1. I do not have a strong, doctrinaire position on public sector unions. My basic instinct is to be in favor, as it would seem to me that the right to organize and attempt to represent interests is pretty fundamental. However, I am at least amenable to considering the problem of the fact that public sector unions give money to the politicians who have control over their careers (of course, so do corporations who often have a lot to gain from government as well—my current position is that all of this is probably just the messiness that is democratic governance, but also recognize a variety of issues in this realm that are worthy of continued discussion).
2. Yes. I understand that unions often demand policies that are problematic (such as overly easy tenure rules for public school teachers or difficulties in firing bad teachers). Of course, there is a difference between saying certain policies ought to be changed and saying that all unions do is produce negative outcomes. Moreover, I am fairly sure that many of these policies exist in state with less powerful unions (e.g., Texas).
3. One of the things that makes me uneasy about the whole Wisconsin situation is that I find processes directed towards the taking of rights from a group to be questionable on their face. In other words, it is a different argument to seek to give collective bargaining rights in a situation where they had not been present versus taking away rights that have been in place for decades. For rights to be taken, it seems to me that strong, concrete, and compelling reasons are needed. However, in the the Wisconsin case it seems to me that the motivations have been either a) motivated solely by ideological/political considerations about unions in general and public sector unions in specifics or, b) very vague assertions that ending collective bargaining rights will save money. I have yet to hear/read (and I have actively looked) a specific, empirically-based argument that “b” is necessarily going to be the case.
4. I am part of what seems to be a small slice of the population that is neither outraged by the quorum-busting nor of what the Wisconsin GOP did earlier this week. I have criticisms of both, to be sure, and preferences as to how I think that things should have played out, but have not had cause for outrage. Of course, my position from pretty much the beginning was that compromise would have been the best outcome.

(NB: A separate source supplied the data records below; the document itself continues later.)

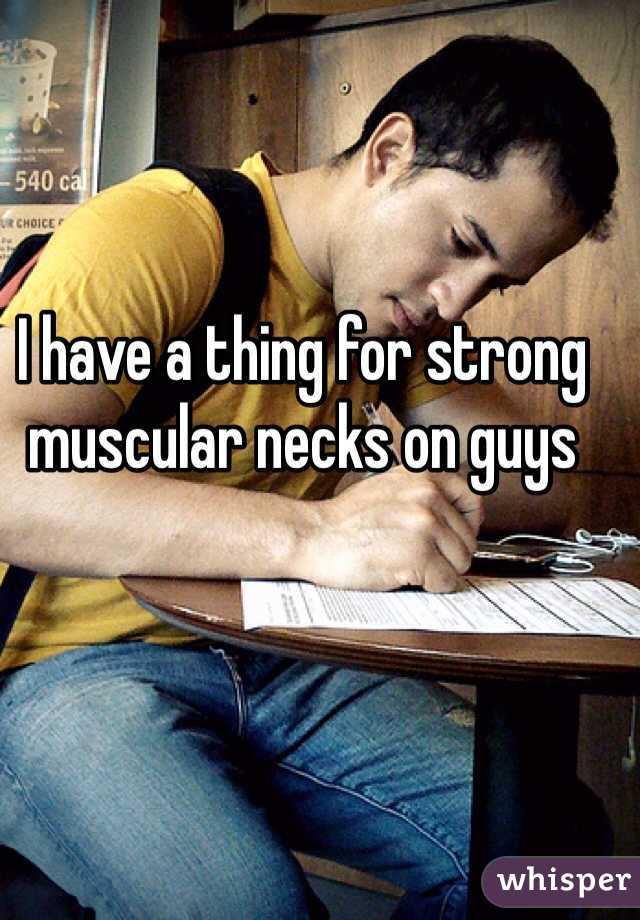 I have a thing for strong muscular necks on guys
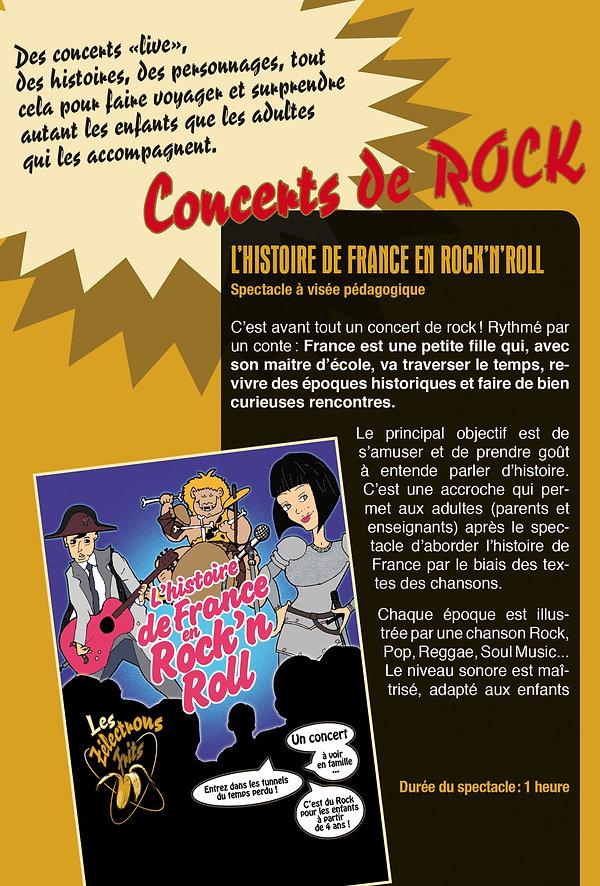 C'est avant tout un concert de rock ! Rythmé par un conte : France est une petite fille qui, avec son maître d'école, va traverser des époques historiques et faire de bien curieuses rencontres.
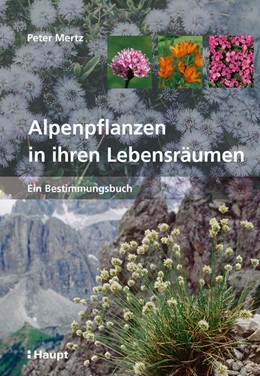 Abbildung von Mertz | Alpenpflanzen in ihren Lebensräumen | 2., korrigierte Auflage 2017 | 2017 | Ein Bestimmungsbuch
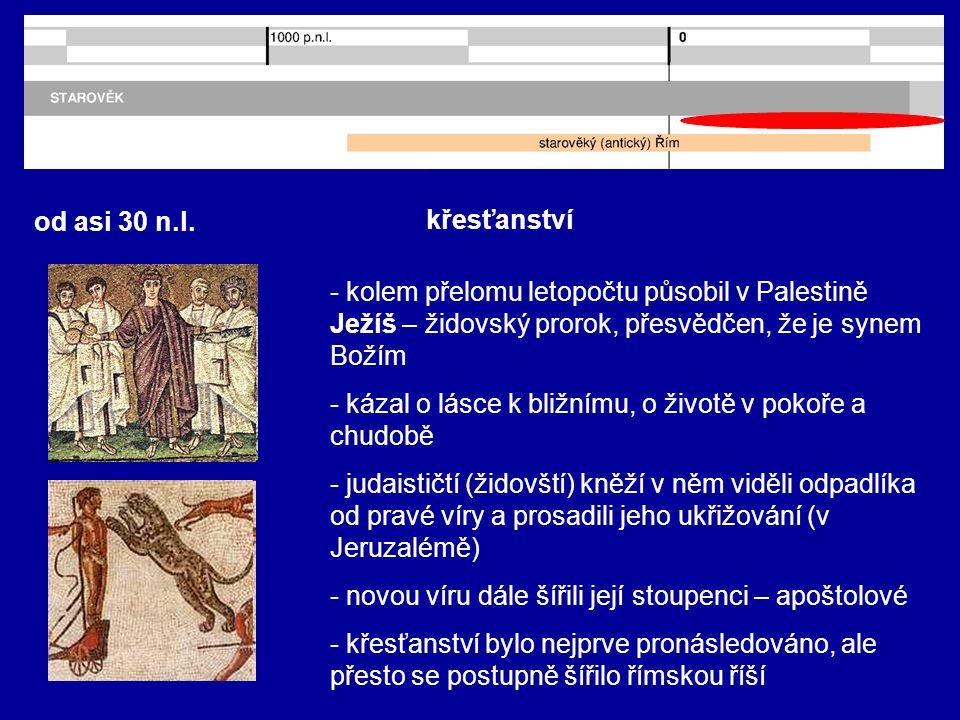 od asi 30 n.l. křesťanství - kolem přelomu letopočtu působil v Palestině Ježíš – židovský prorok, přesvědčen, že je synem Božím - kázal o lásce k bliž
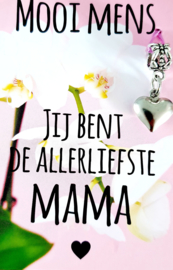 MOOI MENS KAARTJE- JIJ BENT DE ALLERLIEFSTE MAMA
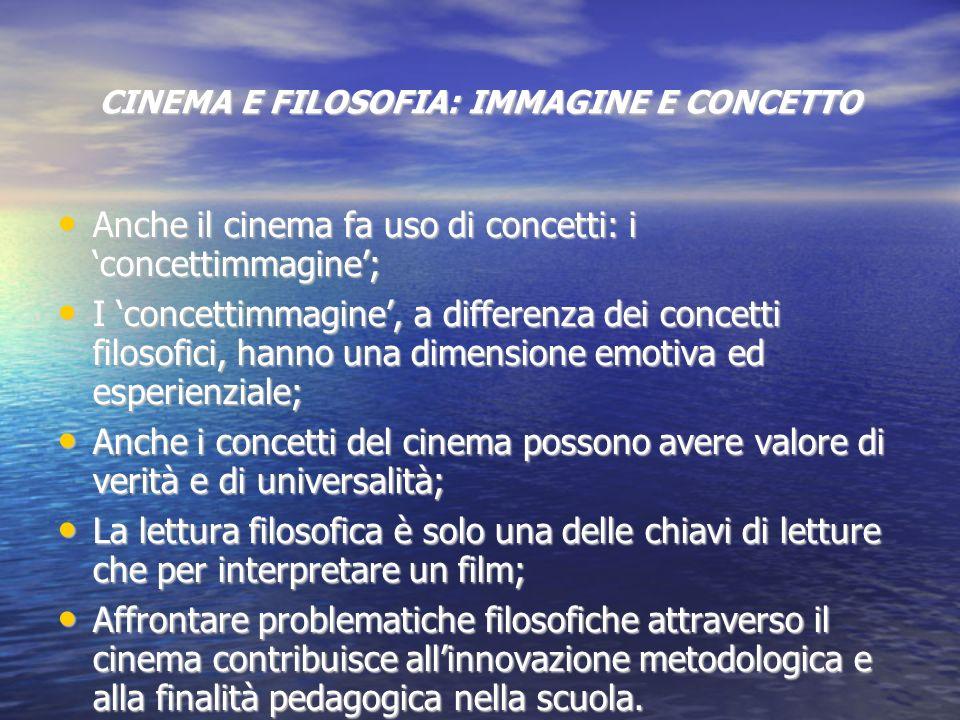 CINEMA E FILOSOFIA: IMMAGINE E CONCETTO
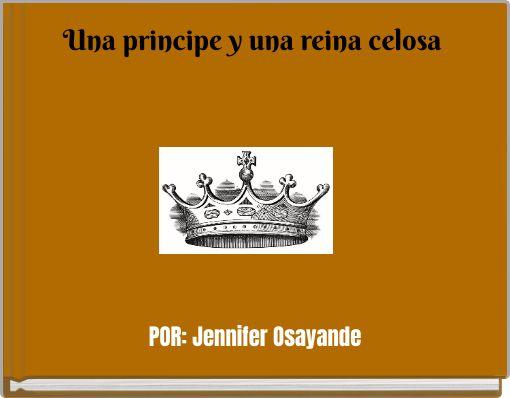 Una principe y una reina celosa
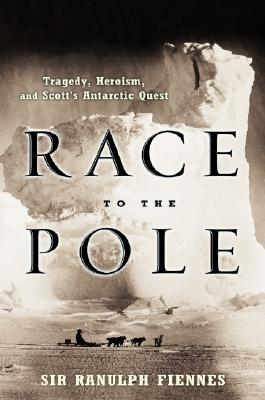 Race to the Pole: Tragedy, Heroism, and Scott's Antarctic Quest, Ranulph Fiennes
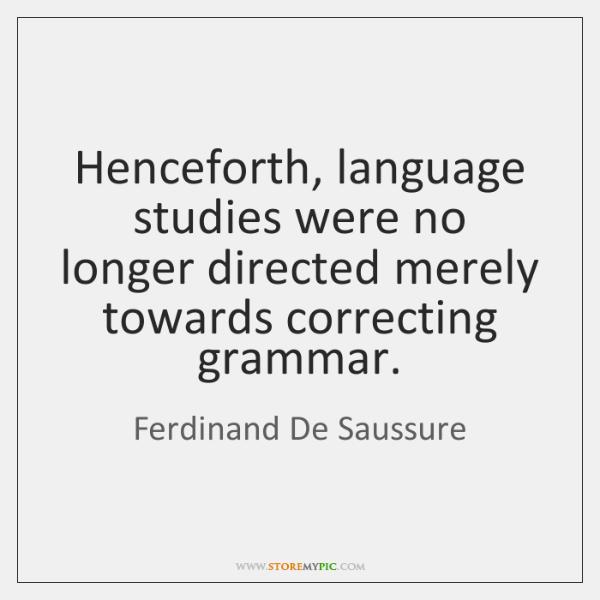 Henceforth, language studies were no longer directed merely towards correcting grammar.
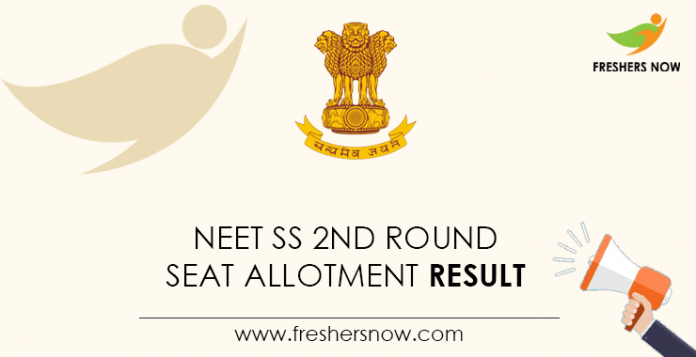 NEET SS 2nd Round Seat Allotment Result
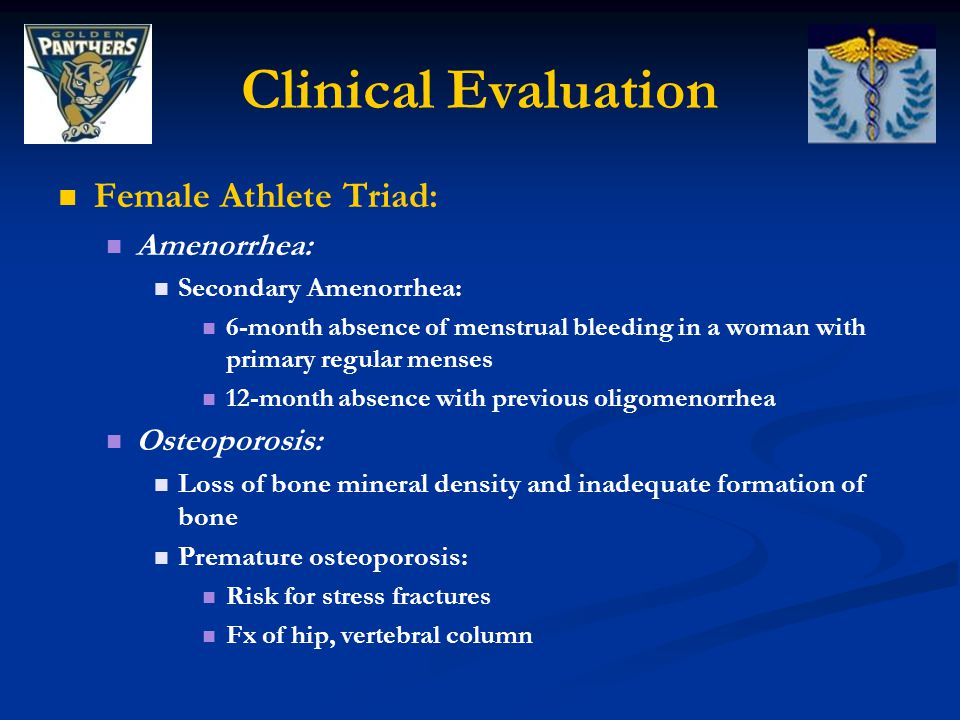 Clinical Evaluation Female Athlete Triad: Amenorrhea: Osteoporosis:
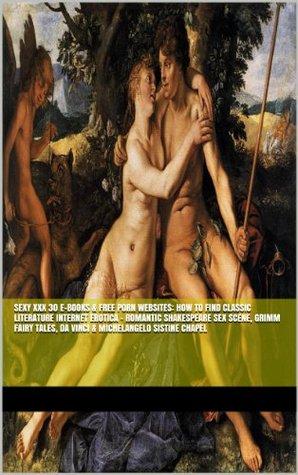 Sexy XXX 30 E-Books & Free Porn Websites: How To Find Classic Literature Internet Erotica - Romantic Shakespeare Sex Scene, Grimm Fairy Tales, Da Vinci ... Anatomy Compared to Pornography Photography)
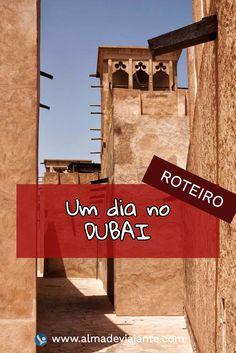 www.almadeviajante.com / Um dia no DUBAI / ROTEIRO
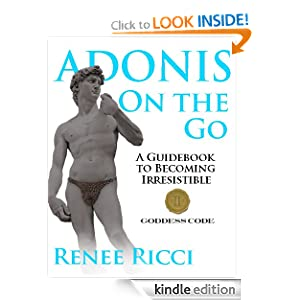Adonis On the Go: A Guidebook to Becoming Irresistible Renee Ricci and Jen Ashton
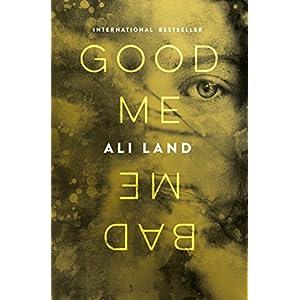 Good Me Bad Me: A Novel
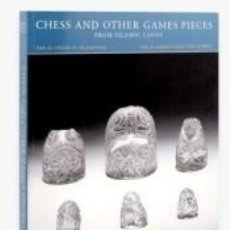 Libros: CHESS AND OTHER GAMES PIECES FROM ISLAMIC LANDS. Lote 260819270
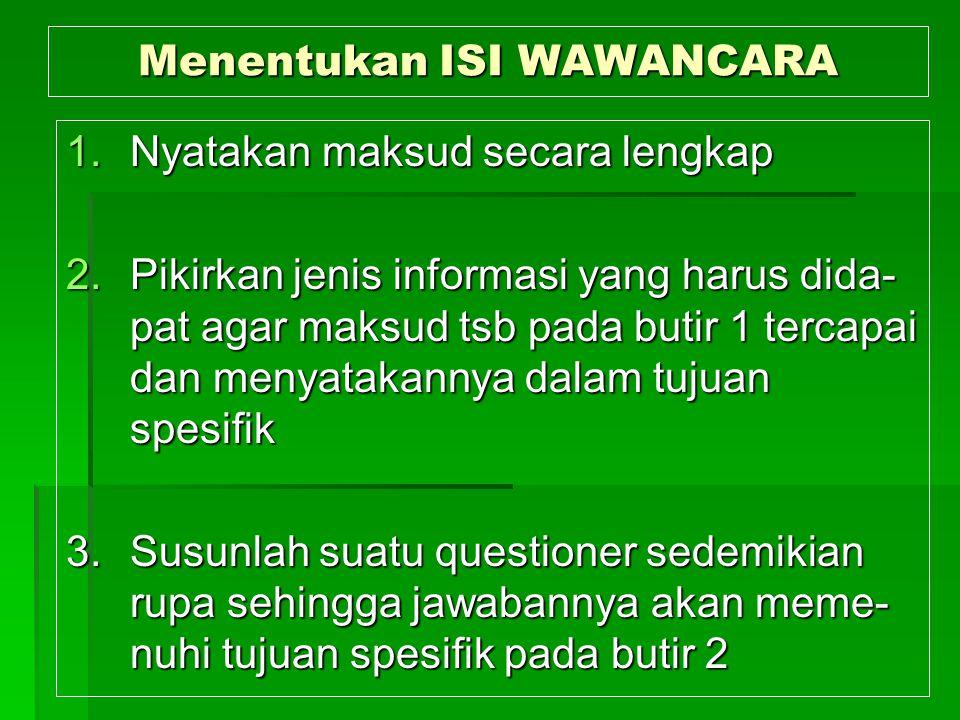Menentukan ISI WAWANCARA 1.Nyatakan maksud secara lengkap 2.Pikirkan jenis informasi yang harus dida- pat agar maksud tsb pada butir 1 tercapai dan me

Having said all of that, the following occurred to me yesterday: if the fundamental argument against public sector unions is that they have undue and intractable power over their elected bosses, how is it that we have arrived at the current situation in Wisconsin? At a minimum, the vast power that public sector unions allegedly have is hardly on display at the moment.
A) Prior to the blossoming of the situation into a full-blown political kerfuffle of grand dramatic dimensions, the unions had acquiesced to increasing the contribution of their members to both health insurance and retirement which would result in a nontrivial decrease in take-home pay.
B) There was a willingness on the part of the unions to put a moratorium on collective bargaining for a multi-year period.
C) The endgame here has been that the state government has moved to impose both the changes to the benefits packages of unionized labor, but it also has now revoked its collective bargaining rights save on issues of wages and that area of negotiation is limited, for all practical purposed, to increases at or below the inflation rate.
Ok, having noted all of that, I find myself questioning the hypothesis that public sector unions have undo power over the political process.
Now, some may read that statement as a simplistic statement, but I really do not think that it is. The ideological argument about public sectors unions has been to assert that public sectors unions have such inordinate advantages that they can essentially dictate the terms of negotiations. Indeed, I have heard/read defenders of Walker (as well as Wisconsin politicians) essentially assert that public sector unions are so powerful that they essentially set policy (i.e., that negotiations are not negotiations at all, but rather opportunities for the unions to tell the state how things will be).
Of course, if such a situation were true, it would seem to me that we would not have seen the end game that we have seen in Wisconsin, yes?